Sec. 13205. Domestic Publication of Patent Applications Published Abroad.
This section contains a safeguard that the PTO will only rely on information published in English in patent applications as it makes the essential determination of novelty during the examination of a patent application. This limits the evidence from foreign applications that may be considered "prior art" and could affect patentability. This is an important safeguard for independent inventors and small American businesses that do not have access to expensive translation services and the foreign patent offices.
Sec. 13206. Miscellaneous Clerical Amendments.
Section 13206 contains a series of highly technical clerical amendments developed by the Office of Legislative Counsel upon its own initiative.
Sec. 13207. Technical Corrections in Trademark Law.
Makes technical corrections to Trademark Law by removing redundancies without foreclosing remedies.
Sec. 13208. Patent and Trademark Fee Clerical Amendment.
Corrects a clerical error pertaining to the section of the law cited relating to the adjustment of trademark fees and the consumer price index.
Sec. 13209. Copyright Related Corrections to 1999 Omnibus Reform Act.
Makes amendments to Title I of IPCORA to eliminate existing ambiguities.
Sec. 13210. Amendments to Title 17, United States Code.
Makes several technical amendments and revisions to Title 17.
Sec. 13211. Other Copyright Related Technical Amendments.
Makes additional technical and conforming amendments.
SUBTITLE C - EDUCATIONAL USE COPYRIGHT EXEMPTION
Sec. 13301. Educational Use Copyright Exemption.
Amends the Copyright Act to encompass performances and displays of copyrighted works in digital distance education under appropriate circumstances. The section expands the scope of works to which the amended section 110(2) exemption applies to include performances of reasonable and limited portions of works other than nondramatic literary and musical works
SUBTITLE D - MADRID PROTOCOL IMPLEMENTATION
Sec. 13401. Short Title.
This section provides that this subtitle may be cited as the "Madrid Protocol Implementation Act."
Sec. 13402. Provisions to Implement the Protocol Relating to the Madrid Agreement Concerning the International Registration of Marks.
This section incorporates H.R. 741 (of the same name), which passed the House on March 14, 2001. This section streamlines the process by which holders of applications or registrations before the Patent and Trademark Office (PTO) may file an international application for trademark protection at the PTO and requires the PTO Director to transmit the application to the WIPO International Bureau.

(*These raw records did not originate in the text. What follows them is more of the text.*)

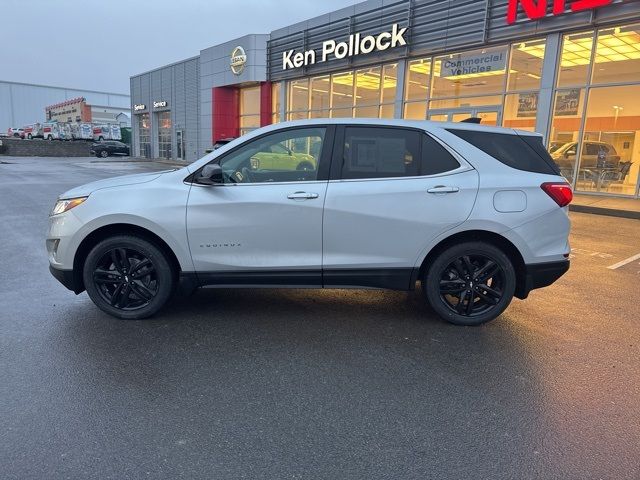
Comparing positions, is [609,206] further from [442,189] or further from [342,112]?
[342,112]

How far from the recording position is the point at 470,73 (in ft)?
57.8

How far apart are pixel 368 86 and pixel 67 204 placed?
61.7ft

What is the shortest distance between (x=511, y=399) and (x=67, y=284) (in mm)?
3800

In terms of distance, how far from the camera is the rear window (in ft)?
14.0

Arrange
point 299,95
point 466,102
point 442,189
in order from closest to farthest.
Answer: point 442,189 → point 466,102 → point 299,95

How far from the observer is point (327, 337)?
405cm

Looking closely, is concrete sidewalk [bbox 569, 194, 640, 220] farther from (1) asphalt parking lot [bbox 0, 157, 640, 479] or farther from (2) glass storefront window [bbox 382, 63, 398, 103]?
(2) glass storefront window [bbox 382, 63, 398, 103]

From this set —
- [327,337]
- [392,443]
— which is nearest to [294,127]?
[327,337]

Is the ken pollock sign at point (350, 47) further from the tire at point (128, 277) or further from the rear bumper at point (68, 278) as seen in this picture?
the rear bumper at point (68, 278)

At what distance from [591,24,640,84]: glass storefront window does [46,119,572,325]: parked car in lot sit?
12567 millimetres

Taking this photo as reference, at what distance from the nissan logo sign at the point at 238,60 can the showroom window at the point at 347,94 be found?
11.2ft

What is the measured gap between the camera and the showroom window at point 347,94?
67.4 feet

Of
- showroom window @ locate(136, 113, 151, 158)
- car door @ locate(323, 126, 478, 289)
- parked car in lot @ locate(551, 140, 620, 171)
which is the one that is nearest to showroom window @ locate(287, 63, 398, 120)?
parked car in lot @ locate(551, 140, 620, 171)

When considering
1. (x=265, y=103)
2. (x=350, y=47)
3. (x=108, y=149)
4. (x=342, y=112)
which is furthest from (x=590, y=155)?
(x=108, y=149)
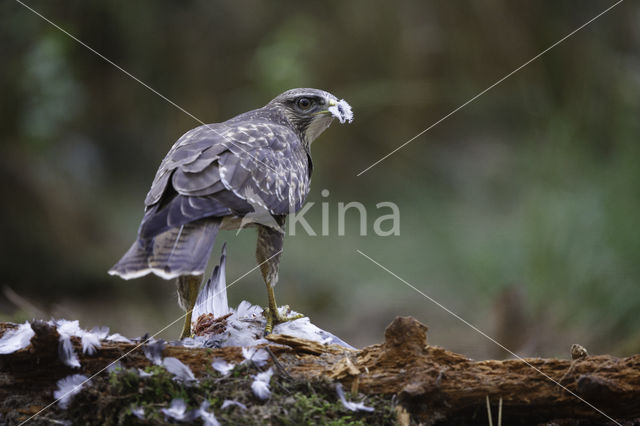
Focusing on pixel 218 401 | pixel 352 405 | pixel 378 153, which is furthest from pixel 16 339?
pixel 378 153

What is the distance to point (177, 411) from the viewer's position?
8.02ft

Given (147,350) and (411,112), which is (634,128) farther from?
(147,350)

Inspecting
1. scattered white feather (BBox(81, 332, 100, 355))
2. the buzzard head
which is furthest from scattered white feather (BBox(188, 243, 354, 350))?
the buzzard head

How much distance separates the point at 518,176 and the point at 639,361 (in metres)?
5.86

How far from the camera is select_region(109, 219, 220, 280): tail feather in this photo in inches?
114

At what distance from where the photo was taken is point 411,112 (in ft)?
33.9

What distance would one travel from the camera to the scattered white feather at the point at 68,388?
260 cm

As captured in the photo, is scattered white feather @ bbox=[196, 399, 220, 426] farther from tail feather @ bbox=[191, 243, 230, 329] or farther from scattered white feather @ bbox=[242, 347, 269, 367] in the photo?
tail feather @ bbox=[191, 243, 230, 329]

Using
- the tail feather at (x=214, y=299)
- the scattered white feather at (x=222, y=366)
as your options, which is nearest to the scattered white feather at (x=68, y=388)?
the scattered white feather at (x=222, y=366)

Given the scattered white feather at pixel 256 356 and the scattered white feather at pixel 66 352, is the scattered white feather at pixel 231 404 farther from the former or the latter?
the scattered white feather at pixel 66 352

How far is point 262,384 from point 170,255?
78 cm

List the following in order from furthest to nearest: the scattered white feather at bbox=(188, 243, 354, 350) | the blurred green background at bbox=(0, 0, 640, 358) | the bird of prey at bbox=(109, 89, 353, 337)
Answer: the blurred green background at bbox=(0, 0, 640, 358)
the scattered white feather at bbox=(188, 243, 354, 350)
the bird of prey at bbox=(109, 89, 353, 337)

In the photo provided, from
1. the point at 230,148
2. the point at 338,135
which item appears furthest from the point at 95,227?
the point at 230,148

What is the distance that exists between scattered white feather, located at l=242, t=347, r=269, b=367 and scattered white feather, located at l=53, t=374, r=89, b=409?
26.2 inches
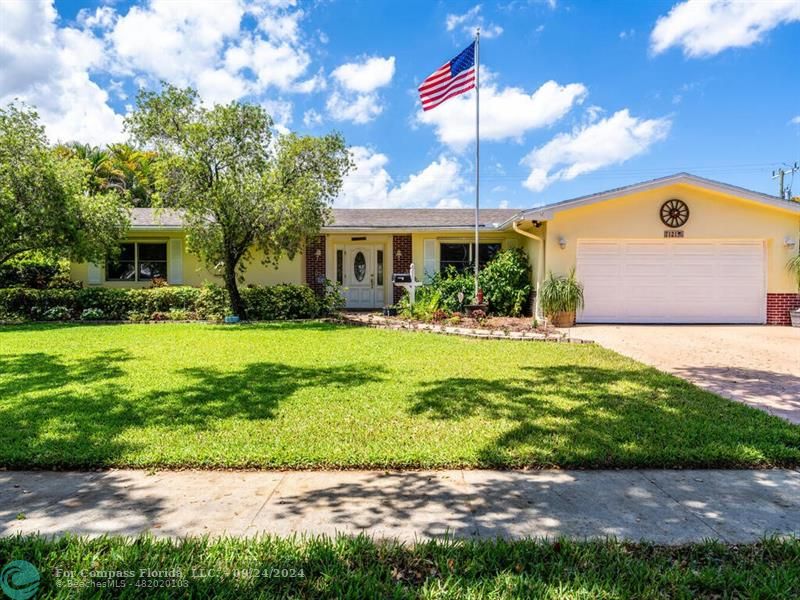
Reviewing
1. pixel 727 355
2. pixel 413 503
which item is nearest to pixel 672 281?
pixel 727 355

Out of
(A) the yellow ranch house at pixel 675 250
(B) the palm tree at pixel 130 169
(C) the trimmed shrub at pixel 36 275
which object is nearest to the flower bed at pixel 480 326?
(A) the yellow ranch house at pixel 675 250

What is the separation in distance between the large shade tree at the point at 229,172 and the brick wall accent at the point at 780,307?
11.9m

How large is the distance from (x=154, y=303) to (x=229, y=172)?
4.62 metres

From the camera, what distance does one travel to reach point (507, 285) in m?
13.4

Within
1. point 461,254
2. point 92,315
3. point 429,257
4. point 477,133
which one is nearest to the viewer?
point 92,315

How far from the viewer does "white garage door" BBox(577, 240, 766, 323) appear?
12258 mm

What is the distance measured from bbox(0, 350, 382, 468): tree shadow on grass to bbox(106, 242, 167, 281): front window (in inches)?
336

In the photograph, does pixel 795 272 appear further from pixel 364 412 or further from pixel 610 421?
pixel 364 412

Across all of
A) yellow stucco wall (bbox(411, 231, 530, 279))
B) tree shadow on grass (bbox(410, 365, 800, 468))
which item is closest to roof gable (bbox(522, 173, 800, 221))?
yellow stucco wall (bbox(411, 231, 530, 279))

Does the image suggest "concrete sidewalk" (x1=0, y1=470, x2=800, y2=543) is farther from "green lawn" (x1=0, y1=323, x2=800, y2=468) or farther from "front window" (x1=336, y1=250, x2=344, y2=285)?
"front window" (x1=336, y1=250, x2=344, y2=285)

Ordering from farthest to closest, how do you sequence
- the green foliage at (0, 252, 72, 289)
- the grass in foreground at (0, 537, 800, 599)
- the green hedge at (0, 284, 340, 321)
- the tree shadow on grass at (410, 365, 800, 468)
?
1. the green foliage at (0, 252, 72, 289)
2. the green hedge at (0, 284, 340, 321)
3. the tree shadow on grass at (410, 365, 800, 468)
4. the grass in foreground at (0, 537, 800, 599)

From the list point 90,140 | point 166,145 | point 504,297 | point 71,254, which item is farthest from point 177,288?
point 90,140

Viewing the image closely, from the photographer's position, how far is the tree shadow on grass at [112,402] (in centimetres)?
373

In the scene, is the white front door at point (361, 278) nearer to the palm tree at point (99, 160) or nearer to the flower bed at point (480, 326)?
the flower bed at point (480, 326)
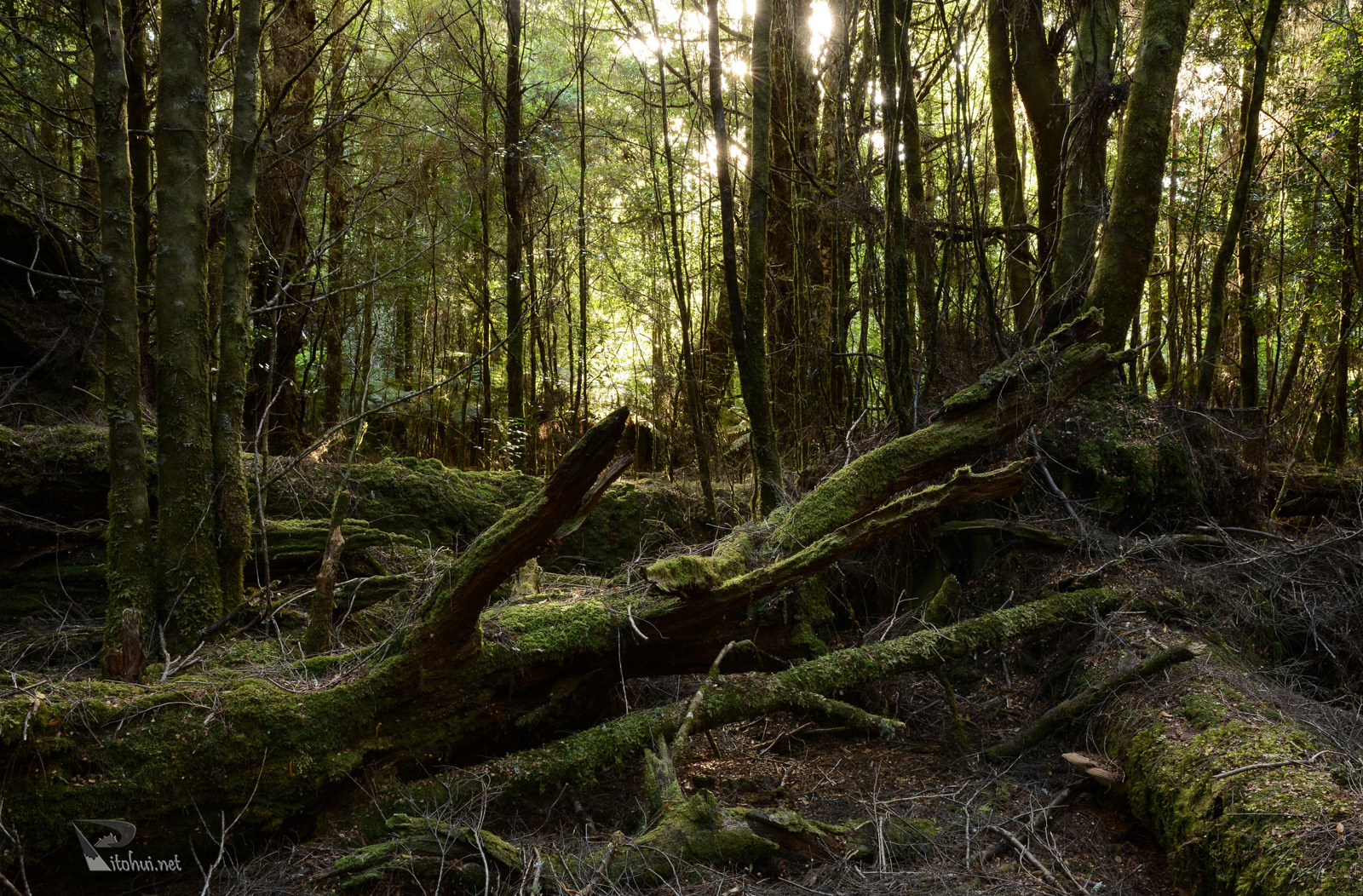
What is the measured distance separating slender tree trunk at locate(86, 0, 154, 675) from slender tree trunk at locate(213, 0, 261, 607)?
391 millimetres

Sec. 13403. Effective Date.
States that the effective date of the act shall commence on the date on which the Madrid Protocol enters into force with respect to the United States or 1 year after the date of enactment, whichever occurs later.
TITLE IV - ANTITRUST TECHNICAL CORRECTIONS ACT OF 2002
Sec. 14101. Short Title.
Provides that this title may be cited as the "Antitrust Technical Corrections Act of 2001."

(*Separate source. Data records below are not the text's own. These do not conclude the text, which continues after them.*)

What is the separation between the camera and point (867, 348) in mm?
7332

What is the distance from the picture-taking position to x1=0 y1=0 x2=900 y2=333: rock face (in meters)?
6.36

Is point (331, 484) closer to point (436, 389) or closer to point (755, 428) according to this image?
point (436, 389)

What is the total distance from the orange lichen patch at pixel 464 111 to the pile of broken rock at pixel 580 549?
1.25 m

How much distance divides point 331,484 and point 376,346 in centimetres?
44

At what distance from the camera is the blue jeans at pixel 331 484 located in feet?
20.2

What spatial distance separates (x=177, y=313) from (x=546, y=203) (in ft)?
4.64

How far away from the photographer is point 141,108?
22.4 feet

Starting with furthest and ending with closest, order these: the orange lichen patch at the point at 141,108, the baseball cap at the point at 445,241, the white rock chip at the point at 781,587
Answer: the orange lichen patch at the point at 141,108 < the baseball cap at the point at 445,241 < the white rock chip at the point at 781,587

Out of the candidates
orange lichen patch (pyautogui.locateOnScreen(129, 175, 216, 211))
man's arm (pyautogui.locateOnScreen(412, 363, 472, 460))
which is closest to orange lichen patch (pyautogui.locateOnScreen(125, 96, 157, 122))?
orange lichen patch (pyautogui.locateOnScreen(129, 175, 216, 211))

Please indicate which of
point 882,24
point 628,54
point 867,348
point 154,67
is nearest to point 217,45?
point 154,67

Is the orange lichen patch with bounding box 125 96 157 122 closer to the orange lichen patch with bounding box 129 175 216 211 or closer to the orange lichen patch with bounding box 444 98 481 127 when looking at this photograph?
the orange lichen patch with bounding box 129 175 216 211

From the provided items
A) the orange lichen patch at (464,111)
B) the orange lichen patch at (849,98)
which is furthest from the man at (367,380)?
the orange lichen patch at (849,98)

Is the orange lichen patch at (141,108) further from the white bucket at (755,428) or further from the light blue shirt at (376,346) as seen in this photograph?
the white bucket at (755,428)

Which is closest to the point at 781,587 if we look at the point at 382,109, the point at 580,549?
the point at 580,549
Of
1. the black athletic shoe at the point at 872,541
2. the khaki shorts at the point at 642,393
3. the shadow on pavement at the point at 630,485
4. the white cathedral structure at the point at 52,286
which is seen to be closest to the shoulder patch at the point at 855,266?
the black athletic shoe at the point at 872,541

This measure is identical to H.R. 809 and S. 809. H.R. 809 was reported by the Judiciary Committee on March 12, 2001, and passed the House on March 14, 2001. S. 809 was reported by the Senate Judiciary Committee on March 15, 2001.
Sec. 14102. Amendments.
Amends portions of the Panama Canal Act, prohibiting ships owned by persons who are violating the antitrust laws from passing through the Canal.
Sec. 14103. Effective Date; Application of Amendments.
Establishes the effective dates for these provisions.